Passage given:
■ ■ ■ ■ ■ ■ ■
On Tue, 1 Jul 2003, Ken Caviness wrote:

[In regard to Taylor and Wheeler's "Spacetime Physics]
It's worth the expense and time spent to study this book, which I
believe is now in the second edition.


It is interesting to see the differences between the first
edition, and the second edition published some thirty years
later. The newer edition removed the mathematical sections on
hyperbolic functions -- personally, I find the hyperbolic forms
most insightful -- but they compensated by tightening up the
definitions and characterizations of several fundamental
concepts.

... indicate "time constrictions" at all.


Yes. Terminology such as that sound the alarm bells and make the
red flags wave all around. Any novice with a serious interest in
learning special relativity will benefit greatly from Taylor and
Wheeler's presentation. For that matter, many established
physicists could also benefit from the care and precision of the
author's formulations. Another excellent non-technical
presentation of relativity is Robert Geroch's "General Relativity
From A to B," _The University of Chicago Press_, 1978/1981.
■ ■ ■ ■ ■ ■ ■
Problem set:
(a) Answer each of these from the post about Taylor and Wheeler's "Spacetime Physics":
(i) What did the newer edition of the book remove?
(ii) How long after the first edition was the second edition published?
(iii) Which press published Robert Geroch's "General Relativity From A to B"?
(b) In the post about Taylor and Wheeler's "Spacetime Physics," switch "novice" to "beginner" and give the part starting with "Yes. Terminology such" and going on through "Chicago Press_, 1978/1981.".
(c) Resume the post about Taylor and Wheeler's "Spacetime Physics" after its last sentence and keep writing it.

Dataset:
■ ■ ■ ■ ■ ■ ■
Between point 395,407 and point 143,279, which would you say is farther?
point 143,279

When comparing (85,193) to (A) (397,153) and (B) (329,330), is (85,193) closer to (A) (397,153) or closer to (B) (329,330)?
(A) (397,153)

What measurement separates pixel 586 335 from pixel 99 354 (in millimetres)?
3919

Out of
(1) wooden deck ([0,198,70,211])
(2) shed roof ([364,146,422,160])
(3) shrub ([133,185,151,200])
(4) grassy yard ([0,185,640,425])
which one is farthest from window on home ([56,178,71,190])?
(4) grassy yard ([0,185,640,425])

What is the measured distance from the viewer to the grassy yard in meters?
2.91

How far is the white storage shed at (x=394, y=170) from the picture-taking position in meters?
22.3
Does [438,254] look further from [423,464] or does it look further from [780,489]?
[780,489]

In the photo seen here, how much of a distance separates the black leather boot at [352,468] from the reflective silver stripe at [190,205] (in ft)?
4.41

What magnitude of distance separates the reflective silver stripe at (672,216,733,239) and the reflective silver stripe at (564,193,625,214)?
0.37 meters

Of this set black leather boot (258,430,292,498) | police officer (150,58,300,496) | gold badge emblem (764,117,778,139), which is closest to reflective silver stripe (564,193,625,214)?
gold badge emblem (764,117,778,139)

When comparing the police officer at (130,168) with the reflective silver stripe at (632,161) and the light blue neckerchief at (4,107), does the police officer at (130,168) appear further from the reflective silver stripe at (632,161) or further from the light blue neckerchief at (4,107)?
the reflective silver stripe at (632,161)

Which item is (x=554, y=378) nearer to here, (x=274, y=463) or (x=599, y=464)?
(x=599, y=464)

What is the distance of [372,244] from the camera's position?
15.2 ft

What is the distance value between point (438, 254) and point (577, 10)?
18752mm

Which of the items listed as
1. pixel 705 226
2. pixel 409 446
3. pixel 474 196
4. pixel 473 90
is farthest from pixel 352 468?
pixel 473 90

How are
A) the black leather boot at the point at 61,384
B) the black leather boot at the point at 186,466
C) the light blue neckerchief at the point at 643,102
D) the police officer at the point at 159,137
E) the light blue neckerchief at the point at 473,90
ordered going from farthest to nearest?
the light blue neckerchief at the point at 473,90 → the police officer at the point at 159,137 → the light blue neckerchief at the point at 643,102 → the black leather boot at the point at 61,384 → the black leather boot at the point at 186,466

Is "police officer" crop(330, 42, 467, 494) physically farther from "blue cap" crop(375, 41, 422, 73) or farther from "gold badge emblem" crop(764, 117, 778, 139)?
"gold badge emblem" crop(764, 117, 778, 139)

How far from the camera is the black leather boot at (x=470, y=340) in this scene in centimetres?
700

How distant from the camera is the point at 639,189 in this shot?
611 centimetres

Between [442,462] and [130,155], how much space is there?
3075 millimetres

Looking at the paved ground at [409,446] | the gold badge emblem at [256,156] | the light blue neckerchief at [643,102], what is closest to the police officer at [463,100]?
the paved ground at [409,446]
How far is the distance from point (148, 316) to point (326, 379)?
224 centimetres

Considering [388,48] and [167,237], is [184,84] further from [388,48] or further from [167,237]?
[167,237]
■ ■ ■ ■ ■ ■ ■
The answers:
(a)
(i) The mathematical sections on hyperbolic functions.
(ii) Some thirty years later.
(iii) The University of Chicago Press.

(b)
Yes. Terminology such as that sound the alarm bells and make the
red flags wave all around. Any beginner with a serious interest in
learning special relativity will benefit greatly from Taylor and
Wheeler's presentation. For that matter, many established
physicists could also benefit from the care and precision of the
author's formulations. Another excellent non-technical
presentation of relativity is Robert Geroch's "General Relativity
From A to B," _The University of Chicago Press_, 1978/1981.

(c)
There is virtually no mathematics in the book, yet the conceptual
development is exquisite.

If only there was a "God of Relativity," I am sure he would
dictate both of these books as required reading _before_ students
object to some aspect of relativity. :)

--
Stephen
speicher@caltech.edu

Ignorance is just a placeholder for knowledge.

Printed using 100% recycled electrons.